- What to do
Find every line in the rows below that contains the word "viewer" and copy each of those lines in full.

---------- Supplied material ----------

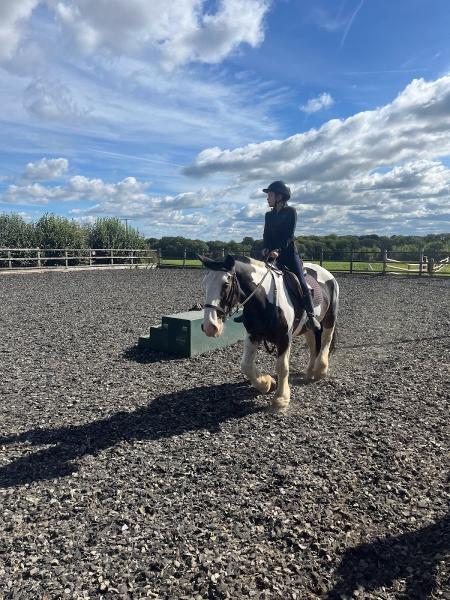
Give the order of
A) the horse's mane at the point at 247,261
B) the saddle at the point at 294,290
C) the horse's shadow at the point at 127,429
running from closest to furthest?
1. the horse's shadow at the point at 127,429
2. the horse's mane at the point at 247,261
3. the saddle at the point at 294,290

----------
---------- Supplied material ----------

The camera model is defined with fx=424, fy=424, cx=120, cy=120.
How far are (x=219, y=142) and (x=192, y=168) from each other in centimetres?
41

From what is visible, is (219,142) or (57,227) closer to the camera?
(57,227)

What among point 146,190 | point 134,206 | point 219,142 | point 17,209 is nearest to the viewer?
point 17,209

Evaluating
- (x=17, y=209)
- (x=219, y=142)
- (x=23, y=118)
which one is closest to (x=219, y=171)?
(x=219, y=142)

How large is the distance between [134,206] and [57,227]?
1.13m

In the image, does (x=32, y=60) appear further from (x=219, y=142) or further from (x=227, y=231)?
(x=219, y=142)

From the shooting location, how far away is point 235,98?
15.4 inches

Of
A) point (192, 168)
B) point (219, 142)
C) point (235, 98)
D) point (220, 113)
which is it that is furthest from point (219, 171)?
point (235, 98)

----------
---------- Supplied material ----------

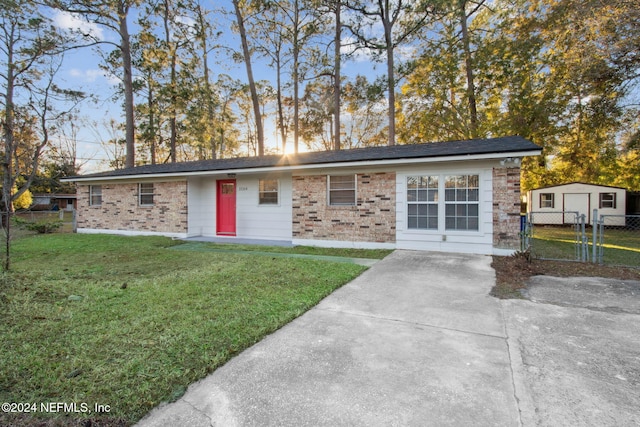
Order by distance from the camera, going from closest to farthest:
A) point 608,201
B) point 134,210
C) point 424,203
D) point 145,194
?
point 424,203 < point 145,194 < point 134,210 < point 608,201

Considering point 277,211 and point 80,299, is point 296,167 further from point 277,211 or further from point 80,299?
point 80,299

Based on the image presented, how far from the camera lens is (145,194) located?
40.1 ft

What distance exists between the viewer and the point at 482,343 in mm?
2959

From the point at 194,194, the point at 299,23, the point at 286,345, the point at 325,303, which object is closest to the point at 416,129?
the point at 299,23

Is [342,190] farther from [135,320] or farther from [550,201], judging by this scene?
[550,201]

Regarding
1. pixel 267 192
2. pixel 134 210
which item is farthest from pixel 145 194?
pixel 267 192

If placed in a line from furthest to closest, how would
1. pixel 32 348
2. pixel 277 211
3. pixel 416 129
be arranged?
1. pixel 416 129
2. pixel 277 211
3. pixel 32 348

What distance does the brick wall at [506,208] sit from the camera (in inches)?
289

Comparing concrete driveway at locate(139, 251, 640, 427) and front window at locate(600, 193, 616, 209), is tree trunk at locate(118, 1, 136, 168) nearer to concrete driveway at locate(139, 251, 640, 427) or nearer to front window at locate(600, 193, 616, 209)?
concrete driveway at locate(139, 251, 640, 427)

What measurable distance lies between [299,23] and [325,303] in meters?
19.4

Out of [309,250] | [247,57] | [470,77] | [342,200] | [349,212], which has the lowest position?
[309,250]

----------

- Result
What among point 146,190 | point 134,206 | point 219,142 | point 17,209 is nearest to the viewer?
What distance exists between the viewer and the point at 482,343 in mm?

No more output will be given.